Re: Robot exclustion for for non-'unix file' hierarchy

Martijn Koster (m.koster@webcrawler.com)
Mon, 30 Sep 1996 17:03:43 -0700


At 12:21 AM 10/1/96, Hallvard B Furuseth wrote:
>I'd like to let X.500 gateways make *part* of the X.500 hierarchy
>available to robots. That is, the part which is mastered by the X.500
>server at the same site. That typically means URLs like this --
> - For an organizational X.500 server:
> http://foo.bar.baz:8888/<anything>,o=<organization>,c=<country>
> - For a country's master X.500 server:
> http://foo.bar.baz:8888/<anything>,c=<country>
> *except* the organizations with their own X.500 servers.
>
>Now, X.500 names are case-insensitive, the hierarchy is read from the
>end instead of the beginning, '/' is not delimiter anyway, spaces (that
>is, %20's) are not significant in many places, and there are a few other
>problems as well.

Of course the gateway could have been written to provide a familiar
left-to-right, slash delimited URL structure and translate it into
the internal representation of DN's (Be it in RFC 1779 or whatever)

But I guess it's too late for that. :-)

>So, what should my poor little gateway do?
>
>- If /robots.txt had both `Allow:' and `Disallow:' and handled regular
> expressions as well as URL prefixes, I think it should be possible to
> handle the X.500 case with a list of very ugly regexps. I'm not sure
> if this is will help other gateways, though.

Right. Both allow and regexps would be handy.

>- If all robots sent something like an `X-Robot: ' header, the gateway
> could treat robots differently from normal users.

Well, WebCrawler sends the string "robot" in the UserAgent field,
you can use that.

>- I've heard a few suggestions for a 'robot sink' URL inserted at the
> beginning of the document, which is expected only to be followed by
> robots. Then the gateway could identify the robot by the fact that it
> followed that URL (hopefully before it followed any other URL).

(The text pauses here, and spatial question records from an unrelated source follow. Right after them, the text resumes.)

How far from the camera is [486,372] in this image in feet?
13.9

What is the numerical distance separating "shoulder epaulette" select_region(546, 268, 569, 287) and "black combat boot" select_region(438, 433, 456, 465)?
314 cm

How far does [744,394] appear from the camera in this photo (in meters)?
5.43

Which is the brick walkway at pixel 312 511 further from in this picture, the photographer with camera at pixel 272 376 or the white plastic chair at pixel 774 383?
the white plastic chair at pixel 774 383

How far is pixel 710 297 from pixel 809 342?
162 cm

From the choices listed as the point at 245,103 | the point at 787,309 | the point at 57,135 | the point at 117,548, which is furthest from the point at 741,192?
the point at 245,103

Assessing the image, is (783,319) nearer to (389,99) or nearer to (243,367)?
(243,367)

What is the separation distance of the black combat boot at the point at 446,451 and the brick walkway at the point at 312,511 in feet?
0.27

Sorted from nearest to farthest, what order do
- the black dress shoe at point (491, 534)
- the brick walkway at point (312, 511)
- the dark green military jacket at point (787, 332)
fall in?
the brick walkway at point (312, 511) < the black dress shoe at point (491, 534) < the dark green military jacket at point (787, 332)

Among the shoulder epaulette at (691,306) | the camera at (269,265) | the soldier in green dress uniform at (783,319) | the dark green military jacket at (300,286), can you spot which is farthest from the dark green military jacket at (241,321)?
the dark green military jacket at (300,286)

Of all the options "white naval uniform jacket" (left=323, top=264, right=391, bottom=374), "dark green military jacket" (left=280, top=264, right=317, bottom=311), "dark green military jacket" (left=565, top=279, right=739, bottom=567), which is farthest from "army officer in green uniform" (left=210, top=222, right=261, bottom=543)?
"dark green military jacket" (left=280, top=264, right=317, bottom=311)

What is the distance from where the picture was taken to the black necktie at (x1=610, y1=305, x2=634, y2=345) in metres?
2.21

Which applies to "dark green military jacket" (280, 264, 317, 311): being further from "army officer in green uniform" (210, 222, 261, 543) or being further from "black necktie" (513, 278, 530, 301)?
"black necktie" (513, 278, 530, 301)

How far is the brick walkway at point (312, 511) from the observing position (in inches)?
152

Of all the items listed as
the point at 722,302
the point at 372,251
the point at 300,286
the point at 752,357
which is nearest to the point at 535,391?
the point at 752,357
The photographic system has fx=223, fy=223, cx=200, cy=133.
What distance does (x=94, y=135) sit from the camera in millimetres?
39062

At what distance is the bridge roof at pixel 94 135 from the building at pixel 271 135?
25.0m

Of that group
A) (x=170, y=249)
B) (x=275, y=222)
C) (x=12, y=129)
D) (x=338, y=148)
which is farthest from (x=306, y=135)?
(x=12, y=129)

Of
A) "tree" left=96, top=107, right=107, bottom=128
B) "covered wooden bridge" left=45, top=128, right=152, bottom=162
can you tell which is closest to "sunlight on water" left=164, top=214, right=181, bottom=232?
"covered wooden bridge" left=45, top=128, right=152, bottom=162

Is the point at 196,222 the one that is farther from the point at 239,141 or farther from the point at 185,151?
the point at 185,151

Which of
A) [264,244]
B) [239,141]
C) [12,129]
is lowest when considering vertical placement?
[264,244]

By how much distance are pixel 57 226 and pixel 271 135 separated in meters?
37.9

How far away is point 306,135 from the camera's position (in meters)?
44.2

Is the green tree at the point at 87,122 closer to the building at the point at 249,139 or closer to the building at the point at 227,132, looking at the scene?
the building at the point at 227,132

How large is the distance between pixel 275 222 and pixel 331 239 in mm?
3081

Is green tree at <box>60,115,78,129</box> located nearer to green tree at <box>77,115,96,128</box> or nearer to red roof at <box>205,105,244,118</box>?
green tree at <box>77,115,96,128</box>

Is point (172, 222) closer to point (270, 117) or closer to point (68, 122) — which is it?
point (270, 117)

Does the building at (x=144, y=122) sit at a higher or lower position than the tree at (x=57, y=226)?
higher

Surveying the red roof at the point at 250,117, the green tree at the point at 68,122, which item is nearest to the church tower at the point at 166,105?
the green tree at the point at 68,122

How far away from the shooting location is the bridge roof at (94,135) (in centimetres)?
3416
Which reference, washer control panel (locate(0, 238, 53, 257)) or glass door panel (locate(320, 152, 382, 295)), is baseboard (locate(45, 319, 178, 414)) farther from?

That assumes a certain path traversal; someone will make a direct link
somewhere, and a robot can come in that way.

>- Only provide search forms, no "list contents" buttons.
> I don't want to do this.

Well, if you want buttons go ahead and use POST. I don't think any robots
traverse POSTS. But I suspect you want normal <A HREF> style links too.

>- Others?

Not off-hand...

-- Martijn

Email: m.koster@webcrawler.com
WWW: http://info.webcrawler.com/mak/mak.html